▸ TASK DESCRIPTION
An unchanged copy of all the lines below is expected, and it should contain no pictures.

▸ INPUT DATA
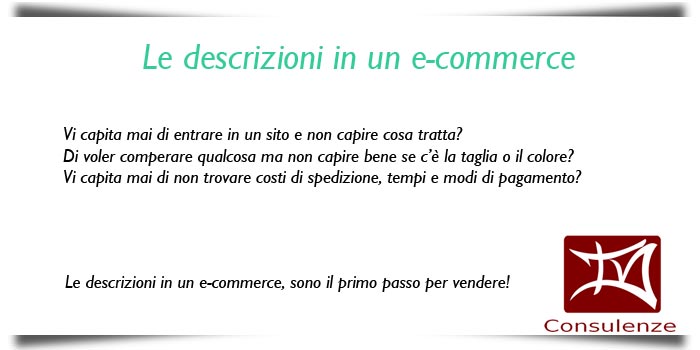 Le descrizioni in un e-commerce

Vi capita mai di entrare in un sito e non capire cosa tratta?
Di voler comperare qualcosa ma non capire bene se c'è la taglia o il colore?
Vi capita mai di non trovare costi di spedizione, tempi e modi di pagamento?

Le descrizioni in un e-commerce, sono il primo passo per vendere!

Consulenze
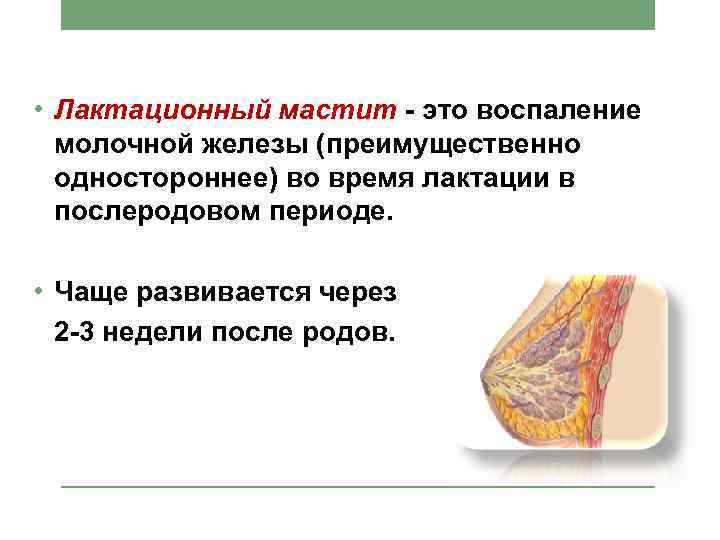 • Лактационный мастит - это воспаление молочной железы (преимущественно одностороннее) во время лактации в послеродовом периоде.

• Чаще развивается через 2-3 недели после родов.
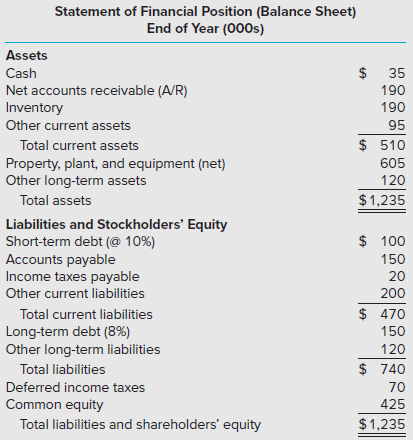 Statement of Financial Position (Balance Sheet)
End of Year (000s)

| | |
|---|---|
| **Assets** | |
| Cash | \$ 35 |
| Net accounts receivable (A/R) | 190 |
| Inventory | 190 |
| Other current assets | 95 |
| Total current assets | \$ 510 |
| Property, plant, and equipment (net) | 605 |
| Other long-term assets | 120 |
| Total assets | \$1,235 |
| **Liabilities and Stockholders' Equity** | |
| Short-term debt (@ 10%) | \$ 100 |
| Accounts payable | 150 |
| Income taxes payable | 20 |
| Other current liabilities | 200 |
| Total current liabilities | \$ 470 |
| Long-term debt (8%) | 150 |
| Other long-term liabilities | 120 |
| Total liabilities | \$ 740 |
| Deferred income taxes | 70 |
| Common equity | 425 |
| Total liabilities and shareholders' equity | \$1,235 |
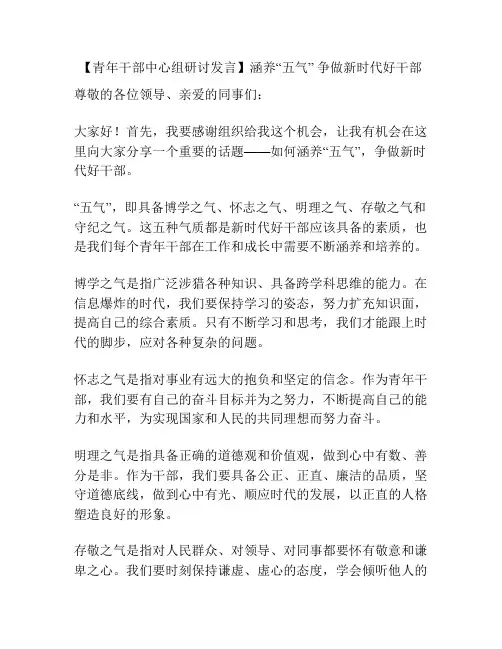 【青年干部中心组研讨发言】涵养“五气” 争做新时代好干部

尊敬的各位领导、亲爱的同事们：

大家好！首先，我要感谢组织给我这个机会，让我有机会在这里向大家分享一个重要的话题——如何涵养“五气”，争做新时代好干部。

“五气”，即具备博学之气、怀志之气、明理之气、存敬之气和守纪之气。这五种气质都是新时代好干部应该具备的素质，也是我们每个青年干部在工作和成长中需要不断涵养和培养的。

博学之气是指广泛涉猎各种知识、具备跨学科思维的能力。在信息爆炸的时代，我们要保持学习的姿态，努力扩充知识面，提高自己的综合素质。只有不断学习和思考，我们才能跟上时代的脚步，应对各种复杂的问题。

怀志之气是指对事业有远大的抱负和坚定的信念。作为青年干部，我们要有自己的奋斗目标并为之努力，不断提高自己的能力和水平，为实现国家和人民的共同理想而努力奋斗。

明理之气是指具备正确的道德观和价值观，做到心中有数、善分是非。作为干部，我们要具备公正、正直、廉洁的品质，坚守道德底线，做到心中有光、顺应时代的发展，以正直的人格塑造良好的形象。

存敬之气是指对人民群众、对领导、对同事都要怀有敬意和谦卑之心。我们要时刻保持谦虚、虚心的态度，学会倾听他人的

▸ WORKED SOLUTION
 Le descrizioni in un e-commerce

Vi capita mai di entrare in un sito e non capire cosa tratta?
Di voler comperare qualcosa ma non capire bene se c'è la taglia o il colore?
Vi capita mai di non trovare costi di spedizione, tempi e modi di pagamento?

Le descrizioni in un e-commerce, sono il primo passo per vendere!

Consulenze
 • Лактационный мастит - это воспаление молочной железы (преимущественно одностороннее) во время лактации в послеродовом периоде.

• Чаще развивается через 2-3 недели после родов.
 Statement of Financial Position (Balance Sheet)
End of Year (000s)

| | |
|---|---|
| **Assets** | |
| Cash | \$ 35 |
| Net accounts receivable (A/R) | 190 |
| Inventory | 190 |
| Other current assets | 95 |
| Total current assets | \$ 510 |
| Property, plant, and equipment (net) | 605 |
| Other long-term assets | 120 |
| Total assets | \$1,235 |
| **Liabilities and Stockholders' Equity** | |
| Short-term debt (@ 10%) | \$ 100 |
| Accounts payable | 150 |
| Income taxes payable | 20 |
| Other current liabilities | 200 |
| Total current liabilities | \$ 470 |
| Long-term debt (8%) | 150 |
| Other long-term liabilities | 120 |
| Total liabilities | \$ 740 |
| Deferred income taxes | 70 |
| Common equity | 425 |
| Total liabilities and shareholders' equity | \$1,235 |
 【青年干部中心组研讨发言】涵养“五气” 争做新时代好干部

尊敬的各位领导、亲爱的同事们：

大家好！首先，我要感谢组织给我这个机会，让我有机会在这里向大家分享一个重要的话题——如何涵养“五气”，争做新时代好干部。

“五气”，即具备博学之气、怀志之气、明理之气、存敬之气和守纪之气。这五种气质都是新时代好干部应该具备的素质，也是我们每个青年干部在工作和成长中需要不断涵养和培养的。

博学之气是指广泛涉猎各种知识、具备跨学科思维的能力。在信息爆炸的时代，我们要保持学习的姿态，努力扩充知识面，提高自己的综合素质。只有不断学习和思考，我们才能跟上时代的脚步，应对各种复杂的问题。

怀志之气是指对事业有远大的抱负和坚定的信念。作为青年干部，我们要有自己的奋斗目标并为之努力，不断提高自己的能力和水平，为实现国家和人民的共同理想而努力奋斗。

明理之气是指具备正确的道德观和价值观，做到心中有数、善分是非。作为干部，我们要具备公正、正直、廉洁的品质，坚守道德底线，做到心中有光、顺应时代的发展，以正直的人格塑造良好的形象。

存敬之气是指对人民群众、对领导、对同事都要怀有敬意和谦卑之心。我们要时刻保持谦虚、虚心的态度，学会倾听他人的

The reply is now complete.